Late last month the ACCC announced that it has commenced consent proceedings against ANZ and Macquarie in relation to allegations of attempted cartel conduct.
The proceedings involve conduct in 2011, when traders at Macquarie and ANZ, as well as other banks, are alleged to have communicated in private chatrooms about submissions to be made to the Association of Banks in Singapore about the benchmark rate for the Malaysian ringgit (MYR), and the Macquarie and ANZ traders are alleged to have tried to make arrangements with other banks to make high or low submissions.
The ACCC, ANZ and Macquarie have agreed on facts and penalties to be submitted to the Federal Court. The proposed penalties are $9 million for ANZ and $6 million for Macquarie, as well as costs contributions.
These proposed penalties compare with the maximum penalties as follows:
- $10 000 000
- 3 times the total value of the benefits attributable to the conduct
- where benefits cannot be determined, 10 per cent of the annual turnover of the corporate group in the preceding 12 months,
whichever is the greater.
The MYR benchmark rate is used as a reference rate for settling non-deliverable forward contracts (NDFs).

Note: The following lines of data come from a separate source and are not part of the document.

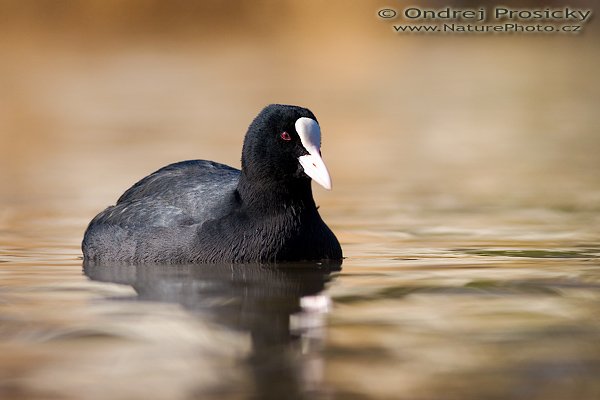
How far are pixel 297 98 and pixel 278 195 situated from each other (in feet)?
39.7

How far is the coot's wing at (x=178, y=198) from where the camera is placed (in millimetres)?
7160

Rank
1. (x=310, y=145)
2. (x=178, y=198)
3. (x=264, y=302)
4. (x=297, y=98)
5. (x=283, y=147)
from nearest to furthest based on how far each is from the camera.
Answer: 1. (x=264, y=302)
2. (x=310, y=145)
3. (x=283, y=147)
4. (x=178, y=198)
5. (x=297, y=98)

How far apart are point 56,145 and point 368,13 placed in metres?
15.0

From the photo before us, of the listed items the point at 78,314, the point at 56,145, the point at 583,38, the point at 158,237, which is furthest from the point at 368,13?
the point at 78,314

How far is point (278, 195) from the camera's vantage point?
277 inches

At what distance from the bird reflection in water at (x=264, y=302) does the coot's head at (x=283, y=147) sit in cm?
49

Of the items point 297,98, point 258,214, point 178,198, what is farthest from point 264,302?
point 297,98

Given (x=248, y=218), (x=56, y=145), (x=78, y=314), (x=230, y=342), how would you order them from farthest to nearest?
(x=56, y=145), (x=248, y=218), (x=78, y=314), (x=230, y=342)

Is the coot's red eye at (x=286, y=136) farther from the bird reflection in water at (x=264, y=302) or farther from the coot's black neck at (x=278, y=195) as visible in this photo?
the bird reflection in water at (x=264, y=302)

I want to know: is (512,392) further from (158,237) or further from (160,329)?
(158,237)

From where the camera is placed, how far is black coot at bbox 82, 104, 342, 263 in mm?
6922

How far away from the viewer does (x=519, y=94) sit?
20.0 m

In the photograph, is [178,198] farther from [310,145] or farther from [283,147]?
[310,145]

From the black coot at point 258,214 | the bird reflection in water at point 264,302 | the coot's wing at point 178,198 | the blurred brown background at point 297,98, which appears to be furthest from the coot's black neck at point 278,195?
the blurred brown background at point 297,98
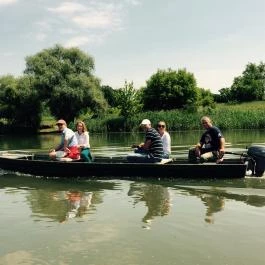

The ACCC has pointed out that the MYR NDF market in Australia in 2011 was worth approximately $9 to 10 billion and that ANZ and Macquarie’s customers included Australian companies, stating that “the integrity of foreign exchange markets plays a fundamental role in our market economy.”
However, it’s of interest to note that the conduct alleged in these proceedings occurred entirely outside Australia.